Couettes choisit Noisette. (c) l'école des loisirs.
En effet, Noisette n'a pas séduit longtemps Couettes, la petite fille qui est venue le chercher à l'animalerie. Il a été remplacé par une machine, une machine à écran qui occupe tout le temps de la demoiselle. Couettes se contente de nourrir, et même de surnourrir son prétendu protégé. Elle n'hésite pas à le vendre à un de ses potes. Pauvre Noisette, il atterrit dans une maison où règne un chien hargneux et chasseur.

Noisette, seul dans la nuit. (c) l'école des loisirs.
Vient alors le temps d'une troisième propriétaire, cousine du précédent, Sylvie, guère plus aimable avec l'animal pour ne pas dire plus cruelle encore. Plus inconsciente. Plus insensible. Ne va-t-elle pas jusqu'à habiller et ensuite enfermer le hamster dans une balle en plastique transparent qu'elle pose sur le trottoir? Voilà Noisette qui roule, roule, roule et se retrouve seul dans la nuit.
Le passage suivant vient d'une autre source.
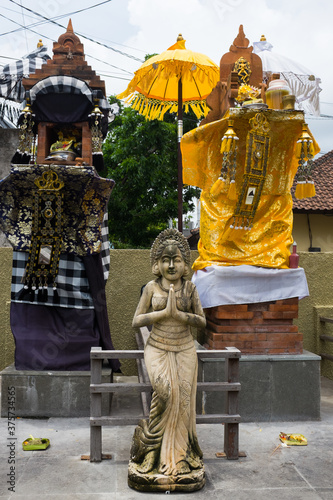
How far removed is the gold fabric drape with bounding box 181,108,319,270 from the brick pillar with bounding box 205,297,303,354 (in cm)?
48

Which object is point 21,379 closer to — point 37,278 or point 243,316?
point 37,278

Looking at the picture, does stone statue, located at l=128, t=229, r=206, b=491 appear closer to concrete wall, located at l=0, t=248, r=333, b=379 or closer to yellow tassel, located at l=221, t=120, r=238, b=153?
yellow tassel, located at l=221, t=120, r=238, b=153

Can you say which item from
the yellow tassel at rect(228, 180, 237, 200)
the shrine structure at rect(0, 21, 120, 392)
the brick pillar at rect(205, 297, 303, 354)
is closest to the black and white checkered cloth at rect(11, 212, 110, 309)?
the shrine structure at rect(0, 21, 120, 392)

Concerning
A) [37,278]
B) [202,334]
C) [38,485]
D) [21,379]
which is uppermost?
[37,278]

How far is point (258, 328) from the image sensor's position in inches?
197

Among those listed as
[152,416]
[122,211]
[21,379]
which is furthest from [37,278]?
[122,211]

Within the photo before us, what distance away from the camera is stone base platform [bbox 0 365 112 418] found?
15.7 ft

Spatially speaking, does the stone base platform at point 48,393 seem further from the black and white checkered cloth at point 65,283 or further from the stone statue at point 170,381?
the stone statue at point 170,381

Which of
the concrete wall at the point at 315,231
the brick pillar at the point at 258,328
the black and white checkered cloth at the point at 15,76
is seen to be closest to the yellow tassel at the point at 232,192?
the brick pillar at the point at 258,328

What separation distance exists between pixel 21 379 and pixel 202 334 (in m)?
2.12

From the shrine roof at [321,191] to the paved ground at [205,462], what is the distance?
9392 millimetres

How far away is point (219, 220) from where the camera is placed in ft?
16.9

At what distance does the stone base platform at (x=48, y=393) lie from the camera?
188 inches

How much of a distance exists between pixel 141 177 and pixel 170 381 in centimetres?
876
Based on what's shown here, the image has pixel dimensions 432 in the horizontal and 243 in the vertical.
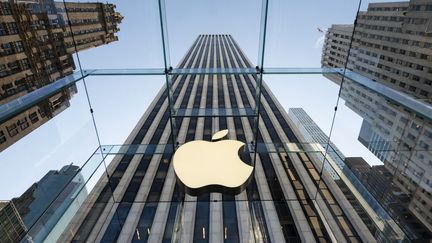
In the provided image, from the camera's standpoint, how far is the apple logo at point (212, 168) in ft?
11.8

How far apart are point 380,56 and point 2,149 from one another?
8.74 meters

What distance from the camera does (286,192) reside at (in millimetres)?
15914

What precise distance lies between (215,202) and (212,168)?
10.6 metres

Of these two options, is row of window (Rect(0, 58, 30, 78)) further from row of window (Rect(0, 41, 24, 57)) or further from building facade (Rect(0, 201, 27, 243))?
building facade (Rect(0, 201, 27, 243))

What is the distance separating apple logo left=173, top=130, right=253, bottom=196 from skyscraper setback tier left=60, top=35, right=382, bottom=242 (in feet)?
2.35

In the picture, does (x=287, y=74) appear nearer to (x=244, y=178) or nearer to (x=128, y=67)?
(x=244, y=178)

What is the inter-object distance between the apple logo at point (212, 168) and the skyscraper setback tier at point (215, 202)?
0.72 meters

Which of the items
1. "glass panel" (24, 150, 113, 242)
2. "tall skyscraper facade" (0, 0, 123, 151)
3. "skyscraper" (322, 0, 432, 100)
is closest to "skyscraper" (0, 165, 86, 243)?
"glass panel" (24, 150, 113, 242)

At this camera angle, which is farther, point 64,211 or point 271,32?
point 64,211

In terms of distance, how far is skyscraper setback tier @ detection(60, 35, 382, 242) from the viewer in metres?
7.32

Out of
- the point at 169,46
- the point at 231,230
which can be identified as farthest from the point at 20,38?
the point at 231,230

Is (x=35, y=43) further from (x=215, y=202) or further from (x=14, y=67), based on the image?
(x=215, y=202)

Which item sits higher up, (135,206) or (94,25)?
(94,25)

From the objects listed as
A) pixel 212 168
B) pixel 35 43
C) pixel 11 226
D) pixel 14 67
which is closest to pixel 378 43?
pixel 212 168
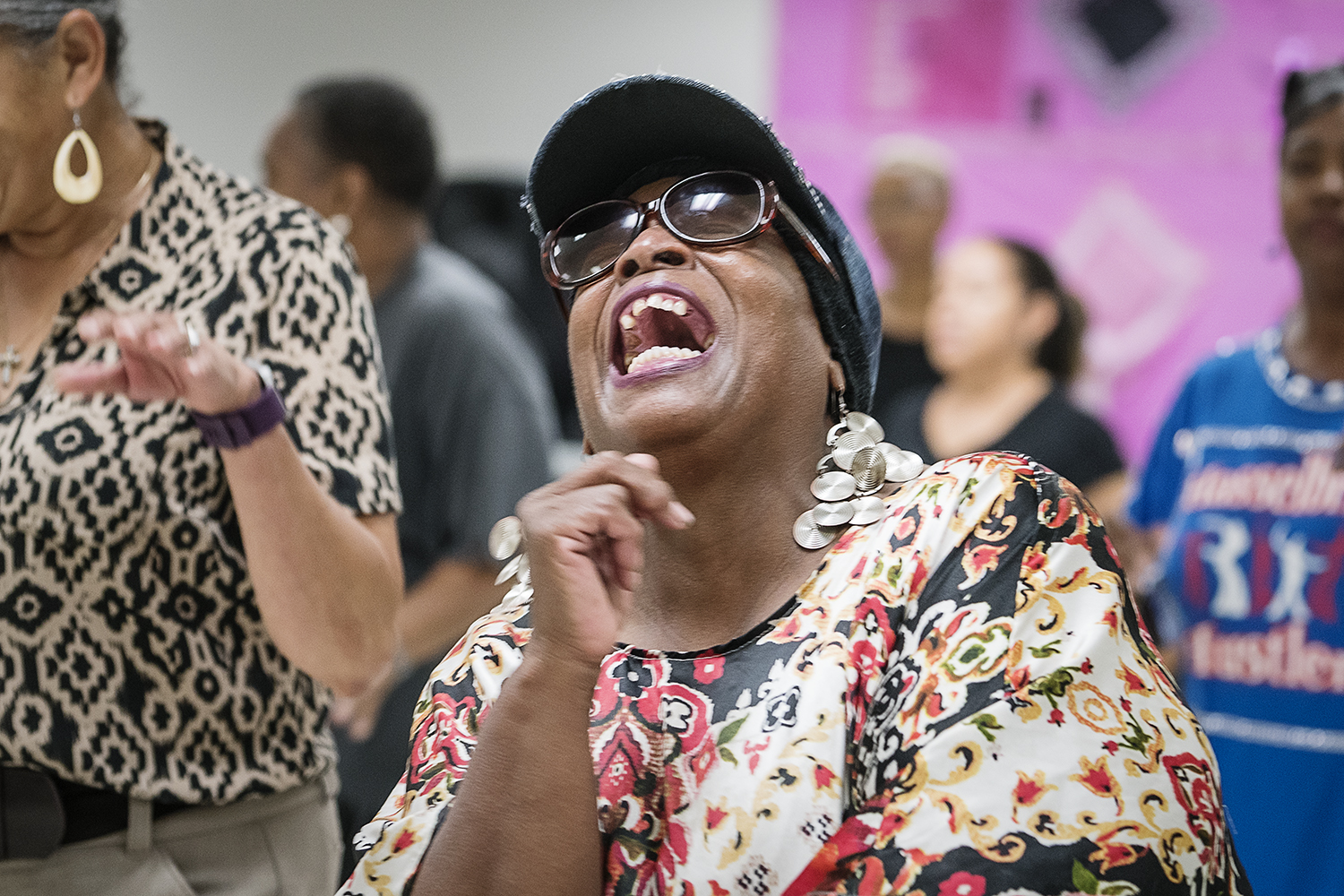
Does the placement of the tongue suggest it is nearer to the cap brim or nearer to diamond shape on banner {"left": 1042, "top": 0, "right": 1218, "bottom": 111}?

Pas très longtemps, d'autres malheurs attendent encore le prétendu "animal de compagnie", que l'auteur nous détaille par le menu tandis que ses images suscitent souvent l'angoisse par leurs cadrages.

Le destin de Noisette demeurera-t-il aussi funeste jusqu'à la fin? Non, Chris Van Allsburg opte pour une issue heureuse à cet album qui dénonce violemment mais un peu lourdement, la cruauté et l'indifférence des enfants. Après toutes ces épreuves, le hamster trouvera le bonheur dans la nature, avec d'autres animaux plus sauvages que lui qu'il acceptera d'imiter.